* _Required work_
Pick up the passage on judging bathtub-task performance right after its final sentence and keep writing it.
------ Document
In Group Y, there was an overlap in performance in Questions A13 a) and A15, and Questions A13 a) and A15. Five of the six successful in A13 a), most people in hotel (table), solved A15, decreasing rabbits and foxes, and five of the six successful in A15 solved A13 a). Of the four successful in A17, the first increasing and then decreasing rabbit population, three solved A13 a). Questions A13 b) and A13 c) were excluded from this analysis, since almost everyone in Group Y solved these tasks.
The participants were quite apt at merely reading information from graphs. They were somewhat less good at combining information in graphs and interpreting the message provided. They were however, and not very surprisingly, better at this than the Social Science students who participated in our prior studies (Jensen 2003, 2005; Jensen & Brehmer, 2003).
Calculating Bathtub Behavior
Booth Sweeney and Sterman (2000) analyzed both their bathtub tasks in terms of the kind of understanding they demanded. This was also used as performance criteria. What they did not do was to relate this required understanding to what is taught in mathematics classes in schools.
If we begin by looking at the easier bathtub task, the one generally solved by a majority of the participants (A1), Booth Sweeney and Sterman (2000) used the following seven criteria for judging performance.
1. When the inflow exceeds the outflow, the stock is rising. 2. When the outflow exceeds the inflow, the stock is falling.
3. The peaks and troughs of the stock occur when the net flow crosses zero (i.e., at t = 4, 8, 12, 16).
4. The stock should not show any discontinuous jumps (it is continuous).
5. During each segment the net flow is constant so the stock must be rising (falling) linearly.
6. The slope of the stock during each segment is the net rate (i.e., ± 25 units/time period). 7. The quantity added to (removed from) the stock during each segment is the area enclosed by the net rate (i.e., 25 units/time period • 4 time periods = 100 units, so the stock peaks at 200 units and falls to a minimum of 100 units).
For the difficult bathtub task (A18), Criteria 1, 2, and 4, are the same, while Criterion 3 for the difficult bathtub task is:
3. The peaks and troughs of the stock occur when the net flow crosses zero (i.e., at t = 2, 6, 10, 14)
Criterion 5 for the difficult bathtub task states:
5. The slope of the stock at any time is the net rate: Therefore:
a. When the net flow is positive and falling, the stock is rising at a diminishing rate (0 < t ≤ 2; 8 < t ≤ 10).
------------
------ Data supplied
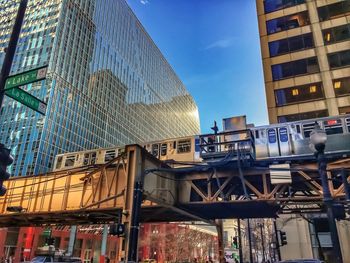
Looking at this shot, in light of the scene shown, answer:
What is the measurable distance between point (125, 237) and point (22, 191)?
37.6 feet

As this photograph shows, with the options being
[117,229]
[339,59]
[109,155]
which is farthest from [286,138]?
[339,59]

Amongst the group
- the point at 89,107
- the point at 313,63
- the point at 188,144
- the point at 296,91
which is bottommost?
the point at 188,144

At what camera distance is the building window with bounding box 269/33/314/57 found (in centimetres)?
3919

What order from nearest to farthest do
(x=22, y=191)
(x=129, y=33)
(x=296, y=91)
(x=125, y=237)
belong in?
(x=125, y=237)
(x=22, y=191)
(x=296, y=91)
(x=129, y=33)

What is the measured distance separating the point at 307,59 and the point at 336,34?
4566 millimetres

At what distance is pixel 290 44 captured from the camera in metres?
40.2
------------
------ Data supplied
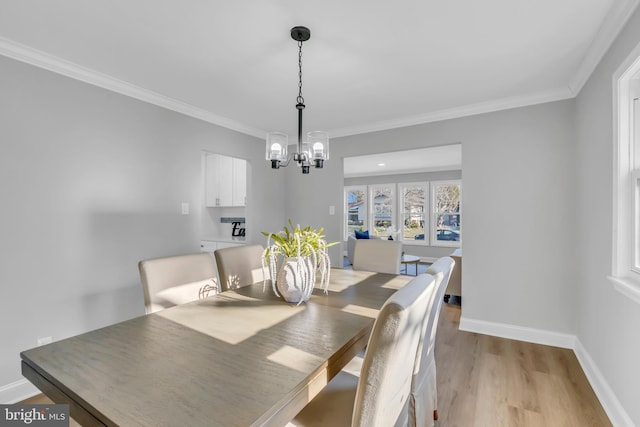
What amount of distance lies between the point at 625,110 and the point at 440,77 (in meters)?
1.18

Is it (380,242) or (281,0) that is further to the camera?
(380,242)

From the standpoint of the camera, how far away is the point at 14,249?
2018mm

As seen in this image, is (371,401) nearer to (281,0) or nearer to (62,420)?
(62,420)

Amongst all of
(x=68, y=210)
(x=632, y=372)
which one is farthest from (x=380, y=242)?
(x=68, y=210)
------------
------ Data supplied
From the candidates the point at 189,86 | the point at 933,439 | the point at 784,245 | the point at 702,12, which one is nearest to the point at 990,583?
------------
* _Exercise answer_
b. When the net flow is negative and rising, the stock is falling at a decreasing rate (2 < t ≤ 4; 10 < t ≤ 12).
c. When the net flow is negative and rising, the stock is falling at a decreasing rate (4 < t ≤ 6; 12 < t ≤ 14).
d. When the net flow is positive and rising, the stock is rising at an increasing rate (6 < t ≤ 8; 14 < t ≤ 16).
Criteria 6 and 7 together correspond to Criterion 6 for the easier bathtub task:
6. The slope of the stock when the net rate is at its maximum is 50 units/period (t = 0, 8, 16).
7. The slope of the stock when the net rate is at its minimum is -50 units/period (t = 4, 12).
And, Criterion 8 corresponds to Criterion 7 in the easy bathtub task.
8. The quantity added to (removed from) the stock during each segment of two periods is the area enclosed by the net rate (i.e., a triangle with area ± ½ • 50 units/period • 2 periods = ± 50 units). The stock therefore peaks at 150 units and reaches a minimum of 50 units.
Criterion 3, for the difficult bathtub task (A18) demands that you know that the derivative is zero in extreme points, the peaks and troughs of the function. For the easier bathtub task (A1), this kind of knowledge does apply, but you can easily do without it. This is something that is introduced rather late in the Swedish high school (e.g., Björk & Brolin, 2000b). It was therefore expected that most participants in our study would find this difficult. There was no task in the questionnaire addressing this kind of understanding specifically, but if you master Criterion 5 you will probably also master Criterion 3, but this, of course, needs to be empirically confirmed.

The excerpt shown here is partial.